# Problem description
Edit the text about visual responses in the SC and V1, starting at "For a variety" and ending at "case for V1.". Replace "image contrasts" with "stimulus contrasts".
══ Text provided
We have a new paper just published in iScience!
In this paper, we investigated a fundamental question on why a brain structure like the superior colliculus (SC) should exhibit short-latency visual responses that are qualitatively almost identical to visual responses in the primary visual cortex (V1).
It is well known that the SC receives a direct anatomical connection from V1, but does that mean that SC visual responses are merely inherited from V1? Or, is the “image” formed in the SC at the time of visual stimulus onset computationally reformatted for another purpose than the “image” that is formed in V1 by the same stimulus?
We explored this question by linking visual responses in both brain areas to rapid foveating eye movements that we employ to look at the world around us. Whenever a visual stimulus suddenly appears in the environment, an automatic reflex is usually to directly look at it and bring its image into the foveal region of the retina. Before such a foveating eye movement is triggered, both SC and V1 neurons would exhibit visual responses to the appearing eccentric stimulus, and we asked how the properties of these visual responses correlate with the so-called “saccadic reaction time”. By performing experiments in the very same animals, and with the very same stimuli, but in the two different brain areas, we could directly compare the relative differences between the two areas – without worrying about other confounds like differences in individual subjects, stimuli, or laboratory conditions. Such confounds could not be resolved based on the evidence from the literature so far, and that is exactly why our study was important to conduct.
For a variety of different image contrasts and appearances, we found something remarkable: predicting saccadic eye movement reaction time from visual responses on any given trial is much better in the SC than in V1. Thus, SC visual responses are reformatted in a way that helps dictate, at least in part, how quickly a foveating eye movement might be triggered. This is consistent with our earlier hypothesis that the SC might possess what we called “a vision for orienting“, which is not necessarily the case for V1.
════
══ Dataset content
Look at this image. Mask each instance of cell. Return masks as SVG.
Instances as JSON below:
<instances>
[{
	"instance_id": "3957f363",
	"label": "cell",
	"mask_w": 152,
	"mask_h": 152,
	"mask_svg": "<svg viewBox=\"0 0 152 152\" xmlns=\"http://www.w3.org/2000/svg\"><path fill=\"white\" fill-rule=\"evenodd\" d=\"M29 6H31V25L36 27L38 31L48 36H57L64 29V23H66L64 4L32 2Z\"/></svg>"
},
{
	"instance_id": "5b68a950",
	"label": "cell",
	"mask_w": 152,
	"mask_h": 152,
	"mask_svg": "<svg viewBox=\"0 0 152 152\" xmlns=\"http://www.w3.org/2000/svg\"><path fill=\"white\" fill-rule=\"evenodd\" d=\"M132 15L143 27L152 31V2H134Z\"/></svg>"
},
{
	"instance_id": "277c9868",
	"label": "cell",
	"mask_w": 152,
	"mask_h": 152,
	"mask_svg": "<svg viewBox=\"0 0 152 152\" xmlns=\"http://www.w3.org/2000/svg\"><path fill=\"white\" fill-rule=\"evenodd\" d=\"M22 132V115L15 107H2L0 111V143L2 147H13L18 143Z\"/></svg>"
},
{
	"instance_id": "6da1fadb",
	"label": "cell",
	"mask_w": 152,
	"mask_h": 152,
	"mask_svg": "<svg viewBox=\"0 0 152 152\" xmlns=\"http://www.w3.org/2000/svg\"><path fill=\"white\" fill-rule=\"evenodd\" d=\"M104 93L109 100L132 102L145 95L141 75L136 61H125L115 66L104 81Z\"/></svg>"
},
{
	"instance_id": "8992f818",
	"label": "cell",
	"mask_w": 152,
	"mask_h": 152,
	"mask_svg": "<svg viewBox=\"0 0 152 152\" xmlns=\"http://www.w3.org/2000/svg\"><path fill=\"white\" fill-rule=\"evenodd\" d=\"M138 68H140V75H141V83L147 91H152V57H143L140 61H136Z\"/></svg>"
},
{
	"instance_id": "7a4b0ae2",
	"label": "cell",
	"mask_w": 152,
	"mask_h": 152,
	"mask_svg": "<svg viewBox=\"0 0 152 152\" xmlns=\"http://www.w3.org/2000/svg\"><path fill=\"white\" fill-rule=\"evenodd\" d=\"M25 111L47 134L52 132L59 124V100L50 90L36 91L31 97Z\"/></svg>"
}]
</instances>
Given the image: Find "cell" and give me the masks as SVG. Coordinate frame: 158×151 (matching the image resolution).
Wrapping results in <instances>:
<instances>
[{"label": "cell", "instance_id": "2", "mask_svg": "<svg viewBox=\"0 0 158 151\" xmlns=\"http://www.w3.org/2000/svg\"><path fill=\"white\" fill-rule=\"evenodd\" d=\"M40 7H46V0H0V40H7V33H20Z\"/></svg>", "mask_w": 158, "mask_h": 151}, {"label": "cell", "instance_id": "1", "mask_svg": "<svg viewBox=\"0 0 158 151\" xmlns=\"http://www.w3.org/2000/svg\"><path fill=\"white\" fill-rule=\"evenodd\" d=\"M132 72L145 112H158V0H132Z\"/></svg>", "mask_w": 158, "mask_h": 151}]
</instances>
════
# Response box
For a variety of different stimulus contrasts and appearances, we found something remarkable: predicting saccadic eye movement reaction time from visual responses on any given trial is much better in the SC than in V1. Thus, SC visual responses are reformatted in a way that helps dictate, at least in part, how quickly a foveating eye movement might be triggered. This is consistent with our earlier hypothesis that the SC might possess what we called “a vision for orienting“, which is not necessarily the case for V1.